[Start of Attachment]
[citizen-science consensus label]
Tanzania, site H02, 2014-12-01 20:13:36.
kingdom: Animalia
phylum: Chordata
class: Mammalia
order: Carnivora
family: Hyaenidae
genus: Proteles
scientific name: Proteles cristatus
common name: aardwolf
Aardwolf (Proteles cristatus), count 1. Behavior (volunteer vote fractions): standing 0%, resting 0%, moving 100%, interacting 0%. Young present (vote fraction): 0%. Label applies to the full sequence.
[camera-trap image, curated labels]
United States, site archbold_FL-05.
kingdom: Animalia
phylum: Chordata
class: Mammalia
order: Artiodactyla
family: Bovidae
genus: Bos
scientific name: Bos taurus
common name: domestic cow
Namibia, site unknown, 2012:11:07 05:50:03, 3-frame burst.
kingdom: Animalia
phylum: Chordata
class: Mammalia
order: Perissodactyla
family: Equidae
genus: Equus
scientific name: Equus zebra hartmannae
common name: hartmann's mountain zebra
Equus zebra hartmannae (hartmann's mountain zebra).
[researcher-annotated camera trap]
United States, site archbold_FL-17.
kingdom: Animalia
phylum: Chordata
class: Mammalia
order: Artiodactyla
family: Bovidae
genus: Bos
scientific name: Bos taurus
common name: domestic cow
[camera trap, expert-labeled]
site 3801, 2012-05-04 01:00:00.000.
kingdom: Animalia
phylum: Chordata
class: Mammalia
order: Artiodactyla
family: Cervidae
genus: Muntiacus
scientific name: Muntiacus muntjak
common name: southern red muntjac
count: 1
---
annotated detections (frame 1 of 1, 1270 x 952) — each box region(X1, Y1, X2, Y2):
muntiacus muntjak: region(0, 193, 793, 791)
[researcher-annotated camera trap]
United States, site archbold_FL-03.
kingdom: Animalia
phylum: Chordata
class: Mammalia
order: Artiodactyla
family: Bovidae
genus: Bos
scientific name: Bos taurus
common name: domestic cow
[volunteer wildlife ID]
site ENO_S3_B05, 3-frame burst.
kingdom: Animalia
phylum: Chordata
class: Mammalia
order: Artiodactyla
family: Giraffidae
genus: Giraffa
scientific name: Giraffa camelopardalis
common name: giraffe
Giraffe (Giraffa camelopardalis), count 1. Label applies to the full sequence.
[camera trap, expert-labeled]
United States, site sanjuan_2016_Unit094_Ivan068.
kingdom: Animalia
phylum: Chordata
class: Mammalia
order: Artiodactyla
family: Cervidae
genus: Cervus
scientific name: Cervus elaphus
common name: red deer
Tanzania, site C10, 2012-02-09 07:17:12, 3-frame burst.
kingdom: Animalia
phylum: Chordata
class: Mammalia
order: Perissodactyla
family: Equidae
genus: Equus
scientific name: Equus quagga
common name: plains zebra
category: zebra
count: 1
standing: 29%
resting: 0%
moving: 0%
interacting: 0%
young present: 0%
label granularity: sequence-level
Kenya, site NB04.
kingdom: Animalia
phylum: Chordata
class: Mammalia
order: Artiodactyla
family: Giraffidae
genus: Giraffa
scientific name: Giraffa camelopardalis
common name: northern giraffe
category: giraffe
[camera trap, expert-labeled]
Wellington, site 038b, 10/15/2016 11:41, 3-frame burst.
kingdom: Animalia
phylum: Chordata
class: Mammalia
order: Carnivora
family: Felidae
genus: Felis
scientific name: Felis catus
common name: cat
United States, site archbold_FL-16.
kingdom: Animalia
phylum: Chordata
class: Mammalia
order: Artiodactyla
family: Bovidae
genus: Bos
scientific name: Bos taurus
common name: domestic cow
[End of Attachment]
> Task goal:
Above are some records; copy exactly the lines from the one with "United States, site archbold_FL-05." through the one with "scientific name: Equus zebra hartmannae", both included, and no others.

> Exercise answer:
United States, site archbold_FL-05.
kingdom: Animalia
phylum: Chordata
class: Mammalia
order: Artiodactyla
family: Bovidae
genus: Bos
scientific name: Bos taurus
common name: domestic cow
Namibia, site unknown, 2012:11:07 05:50:03, 3-frame burst.
kingdom: Animalia
phylum: Chordata
class: Mammalia
order: Perissodactyla
family: Equidae
genus: Equus
scientific name: Equus zebra hartmannae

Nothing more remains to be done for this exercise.